Well, I guess I got the wrong one then. If I'da known the one you got read out in fractions, like 3/4" and 13/16", I would have liked that one, but I thought it read only in decimals. My bad. :thumbdown: I have several metal ones, digital electronic, dial and vernier types, so I thought I would try the plastic one since
it's somewhat "indestructable" and won't bend if a board is set upon it or break if dropped just which may happen in my shop. I don't give it the same respect I do the others...so I guess it has it's advantages also.  bill


----------



## djg (Dec 24, 2009)

I think the metal one cabinetman is talking about is decimal only. Click on the link and then blow up the photo. There isn't any fraction setting on the switch.

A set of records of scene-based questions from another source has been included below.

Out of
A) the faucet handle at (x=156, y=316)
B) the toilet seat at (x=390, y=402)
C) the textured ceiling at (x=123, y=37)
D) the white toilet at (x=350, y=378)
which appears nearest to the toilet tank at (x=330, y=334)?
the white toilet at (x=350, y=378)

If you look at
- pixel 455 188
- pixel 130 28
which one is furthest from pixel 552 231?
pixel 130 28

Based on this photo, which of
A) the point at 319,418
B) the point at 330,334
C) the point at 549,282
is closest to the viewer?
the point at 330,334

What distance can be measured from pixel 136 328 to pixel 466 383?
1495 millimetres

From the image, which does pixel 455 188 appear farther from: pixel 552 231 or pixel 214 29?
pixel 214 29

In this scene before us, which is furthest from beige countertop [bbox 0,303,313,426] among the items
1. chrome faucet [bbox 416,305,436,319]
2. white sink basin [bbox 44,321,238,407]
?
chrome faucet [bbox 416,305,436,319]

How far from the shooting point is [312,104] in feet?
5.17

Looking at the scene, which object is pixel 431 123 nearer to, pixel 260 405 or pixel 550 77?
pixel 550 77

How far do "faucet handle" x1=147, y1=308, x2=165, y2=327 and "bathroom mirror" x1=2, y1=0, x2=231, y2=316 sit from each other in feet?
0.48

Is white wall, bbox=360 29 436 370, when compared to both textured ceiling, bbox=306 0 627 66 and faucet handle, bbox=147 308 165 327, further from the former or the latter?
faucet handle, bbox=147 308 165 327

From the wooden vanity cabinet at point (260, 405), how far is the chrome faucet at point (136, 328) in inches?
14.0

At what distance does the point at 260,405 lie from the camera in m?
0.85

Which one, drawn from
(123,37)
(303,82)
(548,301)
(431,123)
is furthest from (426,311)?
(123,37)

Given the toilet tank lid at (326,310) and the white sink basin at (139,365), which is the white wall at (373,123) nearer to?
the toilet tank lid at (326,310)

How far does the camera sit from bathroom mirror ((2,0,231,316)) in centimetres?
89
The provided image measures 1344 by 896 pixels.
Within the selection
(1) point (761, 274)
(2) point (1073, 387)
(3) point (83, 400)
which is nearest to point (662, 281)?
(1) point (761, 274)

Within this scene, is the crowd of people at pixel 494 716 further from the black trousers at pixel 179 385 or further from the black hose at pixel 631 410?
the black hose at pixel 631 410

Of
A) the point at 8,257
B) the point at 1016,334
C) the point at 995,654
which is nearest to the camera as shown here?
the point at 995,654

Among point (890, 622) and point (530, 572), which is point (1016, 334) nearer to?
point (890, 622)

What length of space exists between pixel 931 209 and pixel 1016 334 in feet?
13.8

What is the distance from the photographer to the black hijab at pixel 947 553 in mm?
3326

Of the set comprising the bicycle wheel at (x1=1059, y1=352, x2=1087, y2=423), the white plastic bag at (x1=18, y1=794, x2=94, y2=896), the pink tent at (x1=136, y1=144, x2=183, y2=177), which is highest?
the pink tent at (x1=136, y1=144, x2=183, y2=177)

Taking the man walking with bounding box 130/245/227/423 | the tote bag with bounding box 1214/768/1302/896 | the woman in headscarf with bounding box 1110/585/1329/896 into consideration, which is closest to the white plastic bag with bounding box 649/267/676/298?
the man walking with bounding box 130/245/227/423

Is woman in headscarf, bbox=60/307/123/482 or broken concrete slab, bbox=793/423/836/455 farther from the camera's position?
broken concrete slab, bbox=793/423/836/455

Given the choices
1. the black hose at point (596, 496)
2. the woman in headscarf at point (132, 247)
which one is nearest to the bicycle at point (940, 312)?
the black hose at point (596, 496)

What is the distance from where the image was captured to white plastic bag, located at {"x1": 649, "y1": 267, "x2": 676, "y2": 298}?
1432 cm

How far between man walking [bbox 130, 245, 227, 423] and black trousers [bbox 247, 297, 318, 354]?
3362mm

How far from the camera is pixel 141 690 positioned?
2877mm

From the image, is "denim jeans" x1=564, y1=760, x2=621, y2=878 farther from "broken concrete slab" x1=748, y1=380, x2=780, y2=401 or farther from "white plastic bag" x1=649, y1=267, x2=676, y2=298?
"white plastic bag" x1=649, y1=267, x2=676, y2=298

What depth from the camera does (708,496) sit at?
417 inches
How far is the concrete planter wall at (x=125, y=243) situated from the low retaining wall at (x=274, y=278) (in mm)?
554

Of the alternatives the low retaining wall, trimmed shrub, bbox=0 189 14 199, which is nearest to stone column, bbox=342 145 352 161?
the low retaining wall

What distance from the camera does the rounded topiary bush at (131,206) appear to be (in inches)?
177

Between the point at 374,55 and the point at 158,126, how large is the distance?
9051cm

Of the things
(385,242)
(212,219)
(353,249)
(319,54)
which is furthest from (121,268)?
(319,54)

Thanks everyone, it gives me something to consider.


----------



## Cliff (Feb 5, 2012)

something I have discovered about all those digital devices no matter how expensive they are.

Battery life and degradation of the battery, changes the readout accuracy, sometimes substantially and it happens over time so it sort of sneaks up on you.


----------



## joesbucketorust (Dec 13, 2011)

I have a Horror Freight one. Yes, after all the smack I talk about that plague on American society. Bought in a weak moment when faced with sorting a bunch of small drill bits, I thought it would at least be accurate enough for finding a difference of 1/64. 
I tried it out on the shank of a brand new 1/2" drill bit. First reading was 31/64, next was 1/2, then 15/32, and then 33/64. No predictability, no consistency. So now I'm working through the pile with my trusty vernier calipers, a list of decimal sizes, and my magnifying visors.


----------



## dodgeboy77 (Mar 18, 2009)

Originally Posted by *GeorgeC*  
_I have a 60+ year old all metal job. It has never failed me nor asked me to insert a battery. It is calibrated to 1/64". More than enough accuracy for me.

George_
_I'm guessing it's not a digital caliper:yes:. Your's is a vernier caliper that's graduated in fractions?

_You guys reminded me that I have vernier calipers that I still use, too, and they're (it's?) probably 40 years old. No batteries! It reads to .001" and it has a decimal to fraction chart engraved on the back, too.

I have to confess, though, I'll use my digital model instead if it's nearby. It's soo much easier to read.

Bill


----------



## rrich (Jun 24, 2009)

djg said:


> Thanks, I've got a dial caliper, which I like, but I never thought they made a fractional one. I did a quick search and found an Oshlun for around $30. That way I wouldn't have to worry about dead batteries or the zeroing problem.


I have one with the dial and no batteries. It is great, the dial reads to 1/64. 

Also HF has a straight vernier caliper made from a green plastic/fiber glass. Typically goes for about $3. Just make sure that it reads 0 when closed. I use one of these the most in the shop. When they are on sale for $2 or so I'll buy 2 or 3 as the silk screen of the numbers wear out. These will read on the vernier to half of a 64th.


----------



## mike65072 (Apr 13, 2008)

I've tried 2 different digital models and had the same problem with both...when I needed it, the battery was dead or weak. I even tried removing the battery when I was finished and reinstalling when I needed it again (a PITA) and didn't have much better luck. May be I had 2 duds, but I went back to a simple dial caliper, works every time!


----------



## Taylormade (Feb 3, 2011)

djg said:


> I'm guessing it's not a digital caliper:yes:. Your's is a vernier caliper that's graduated in fractions?


George doesn't have any purpose fer fancy electronical things. :cowboy:

And C-man, you must have the only Cen-Tech digital caliper that does fractions, because my stainless steel one only does decimals as well.


----------



## cocheseuga (Dec 15, 2010)

joesbucketorust said:


> I have a Horror Freight one. Yes, after all the smack I talk about that plague on American society. Bought in a weak moment when faced with sorting a bunch of small drill bits, I thought it would at least be accurate enough for finding a difference of 1/64.
> I tried it out on the shank of a brand new 1/2" drill bit. First reading was 31/64, next was 1/2, then 15/32, and then 33/64. No predictability, no consistency. So now I'm working through the pile with my trusty vernier calipers, a list of decimal sizes, and my magnifying visors.


That's not exclusive to the HF model, my Rockler one does it as well.


----------